## Exercise
Lines before the one containing "Among these items —" are excluded; reproduce that line and all lines after it in the entries below, exactly.

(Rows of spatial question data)
◆ ◆ ◆ ◆

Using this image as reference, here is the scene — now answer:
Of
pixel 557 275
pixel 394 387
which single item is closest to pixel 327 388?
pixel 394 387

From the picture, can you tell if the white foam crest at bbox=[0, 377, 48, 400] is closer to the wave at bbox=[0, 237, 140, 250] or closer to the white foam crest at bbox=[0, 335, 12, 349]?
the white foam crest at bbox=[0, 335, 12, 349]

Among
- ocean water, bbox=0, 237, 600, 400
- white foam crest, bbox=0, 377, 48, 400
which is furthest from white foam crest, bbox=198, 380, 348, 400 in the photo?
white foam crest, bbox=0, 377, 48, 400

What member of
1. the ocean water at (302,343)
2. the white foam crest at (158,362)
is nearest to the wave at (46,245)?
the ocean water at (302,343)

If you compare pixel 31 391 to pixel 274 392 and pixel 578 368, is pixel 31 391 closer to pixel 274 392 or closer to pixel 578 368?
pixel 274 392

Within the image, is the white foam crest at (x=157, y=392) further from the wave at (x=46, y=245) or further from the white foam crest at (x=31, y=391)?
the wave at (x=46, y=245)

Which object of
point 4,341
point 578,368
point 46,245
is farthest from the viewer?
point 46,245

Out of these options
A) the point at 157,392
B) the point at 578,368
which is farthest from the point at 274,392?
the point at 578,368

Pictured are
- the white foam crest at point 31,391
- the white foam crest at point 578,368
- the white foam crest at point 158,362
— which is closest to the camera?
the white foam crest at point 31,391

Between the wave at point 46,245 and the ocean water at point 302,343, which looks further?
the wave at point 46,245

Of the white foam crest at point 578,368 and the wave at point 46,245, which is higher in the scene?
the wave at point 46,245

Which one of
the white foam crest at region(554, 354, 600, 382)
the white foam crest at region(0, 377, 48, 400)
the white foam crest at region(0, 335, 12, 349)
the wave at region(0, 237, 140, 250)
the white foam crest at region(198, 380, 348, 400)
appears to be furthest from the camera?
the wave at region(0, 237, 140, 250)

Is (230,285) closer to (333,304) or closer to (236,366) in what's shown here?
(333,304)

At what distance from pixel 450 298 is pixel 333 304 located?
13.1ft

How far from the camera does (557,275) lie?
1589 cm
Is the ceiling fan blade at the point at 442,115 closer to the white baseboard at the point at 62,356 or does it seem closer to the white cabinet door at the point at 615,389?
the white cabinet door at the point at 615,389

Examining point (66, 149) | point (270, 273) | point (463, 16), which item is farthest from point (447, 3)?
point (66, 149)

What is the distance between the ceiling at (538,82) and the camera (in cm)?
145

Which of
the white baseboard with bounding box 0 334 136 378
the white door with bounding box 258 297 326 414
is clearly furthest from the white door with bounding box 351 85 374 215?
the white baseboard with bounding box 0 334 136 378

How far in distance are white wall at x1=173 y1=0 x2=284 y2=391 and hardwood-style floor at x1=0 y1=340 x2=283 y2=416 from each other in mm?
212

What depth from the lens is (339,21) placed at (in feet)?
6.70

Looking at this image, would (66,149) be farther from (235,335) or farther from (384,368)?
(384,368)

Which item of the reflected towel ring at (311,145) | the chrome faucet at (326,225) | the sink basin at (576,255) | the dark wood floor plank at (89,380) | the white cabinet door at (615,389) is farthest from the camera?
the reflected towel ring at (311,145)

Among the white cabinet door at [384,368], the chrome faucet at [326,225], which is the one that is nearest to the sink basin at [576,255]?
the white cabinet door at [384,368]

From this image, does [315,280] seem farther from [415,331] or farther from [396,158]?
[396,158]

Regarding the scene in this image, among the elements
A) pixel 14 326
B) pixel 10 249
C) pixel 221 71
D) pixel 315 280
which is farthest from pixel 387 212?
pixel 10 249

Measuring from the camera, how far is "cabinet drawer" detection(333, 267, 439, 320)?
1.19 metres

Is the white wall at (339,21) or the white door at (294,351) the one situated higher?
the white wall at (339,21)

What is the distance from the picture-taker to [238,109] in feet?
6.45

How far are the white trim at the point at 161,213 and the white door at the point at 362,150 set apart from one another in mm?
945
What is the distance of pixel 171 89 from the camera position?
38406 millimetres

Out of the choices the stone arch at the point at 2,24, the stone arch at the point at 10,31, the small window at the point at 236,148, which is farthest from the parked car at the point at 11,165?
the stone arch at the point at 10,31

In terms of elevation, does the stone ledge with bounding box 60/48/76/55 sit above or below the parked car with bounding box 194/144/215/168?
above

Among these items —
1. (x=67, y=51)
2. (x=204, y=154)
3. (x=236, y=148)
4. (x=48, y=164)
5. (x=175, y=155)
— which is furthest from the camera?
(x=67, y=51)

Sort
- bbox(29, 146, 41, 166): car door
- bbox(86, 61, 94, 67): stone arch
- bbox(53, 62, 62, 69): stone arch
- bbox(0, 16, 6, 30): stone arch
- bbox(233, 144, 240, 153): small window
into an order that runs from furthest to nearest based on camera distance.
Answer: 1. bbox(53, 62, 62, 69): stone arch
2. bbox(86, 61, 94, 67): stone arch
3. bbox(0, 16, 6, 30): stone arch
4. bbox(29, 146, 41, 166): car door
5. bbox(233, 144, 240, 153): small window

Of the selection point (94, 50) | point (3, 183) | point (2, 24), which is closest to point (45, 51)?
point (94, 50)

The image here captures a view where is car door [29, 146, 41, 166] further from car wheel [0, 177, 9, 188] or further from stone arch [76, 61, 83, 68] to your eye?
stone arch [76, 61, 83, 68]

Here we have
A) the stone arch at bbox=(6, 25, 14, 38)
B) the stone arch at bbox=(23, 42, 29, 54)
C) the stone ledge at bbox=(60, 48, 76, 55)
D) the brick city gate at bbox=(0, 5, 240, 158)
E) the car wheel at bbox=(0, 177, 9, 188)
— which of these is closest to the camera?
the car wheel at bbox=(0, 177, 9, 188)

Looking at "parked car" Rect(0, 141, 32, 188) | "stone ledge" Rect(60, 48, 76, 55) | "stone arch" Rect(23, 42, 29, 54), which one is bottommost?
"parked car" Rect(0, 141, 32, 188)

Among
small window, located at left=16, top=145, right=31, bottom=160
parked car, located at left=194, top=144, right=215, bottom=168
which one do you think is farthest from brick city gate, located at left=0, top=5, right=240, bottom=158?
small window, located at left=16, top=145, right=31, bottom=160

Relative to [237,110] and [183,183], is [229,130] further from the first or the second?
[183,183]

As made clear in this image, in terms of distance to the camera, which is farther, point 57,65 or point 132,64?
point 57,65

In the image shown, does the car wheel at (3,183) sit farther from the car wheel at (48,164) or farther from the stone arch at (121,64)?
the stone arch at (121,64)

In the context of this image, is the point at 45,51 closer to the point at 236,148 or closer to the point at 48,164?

◆ ◆ ◆ ◆

## Full response
Among these items —
1. (x=67, y=51)
2. (x=204, y=154)
3. (x=236, y=148)
4. (x=48, y=164)
5. (x=175, y=155)
— which is furthest from the camera?
(x=67, y=51)

Sort
- bbox(29, 146, 41, 166): car door
- bbox(86, 61, 94, 67): stone arch
- bbox(53, 62, 62, 69): stone arch
- bbox(0, 16, 6, 30): stone arch
- bbox(233, 144, 240, 153): small window
into an order that runs from furthest to nearest based on camera distance.
Answer: 1. bbox(53, 62, 62, 69): stone arch
2. bbox(86, 61, 94, 67): stone arch
3. bbox(0, 16, 6, 30): stone arch
4. bbox(29, 146, 41, 166): car door
5. bbox(233, 144, 240, 153): small window

Of the selection point (94, 50) | point (3, 183) | point (2, 24), which is closest to point (45, 51)?
point (94, 50)

The image here captures a view where is car door [29, 146, 41, 166] further from car wheel [0, 177, 9, 188] or further from stone arch [76, 61, 83, 68] to your eye?
stone arch [76, 61, 83, 68]

Here we have
A) the stone arch at bbox=(6, 25, 14, 38)
B) the stone arch at bbox=(23, 42, 29, 54)
C) the stone ledge at bbox=(60, 48, 76, 55)
D) the brick city gate at bbox=(0, 5, 240, 158)
E) the car wheel at bbox=(0, 177, 9, 188)
— which of these is closest to the camera?
the car wheel at bbox=(0, 177, 9, 188)

Looking at "parked car" Rect(0, 141, 32, 188) | "stone ledge" Rect(60, 48, 76, 55) | "stone arch" Rect(23, 42, 29, 54), which one is bottommost?
"parked car" Rect(0, 141, 32, 188)

Among
small window, located at left=16, top=145, right=31, bottom=160
parked car, located at left=194, top=144, right=215, bottom=168
which one do you think is farthest from brick city gate, located at left=0, top=5, right=240, bottom=158?
small window, located at left=16, top=145, right=31, bottom=160

Relative to [237,110] and [183,183], is [229,130] further from the first or the second?
[183,183]

As made clear in this image, in terms of distance to the camera, which is farther, point 57,65 or point 132,64?
point 57,65

In the image shown, does the car wheel at (3,183) sit farther from the car wheel at (48,164) or farther from the stone arch at (121,64)?
the stone arch at (121,64)

In the context of this image, is the point at 45,51 closer to the point at 236,148 or closer to the point at 48,164?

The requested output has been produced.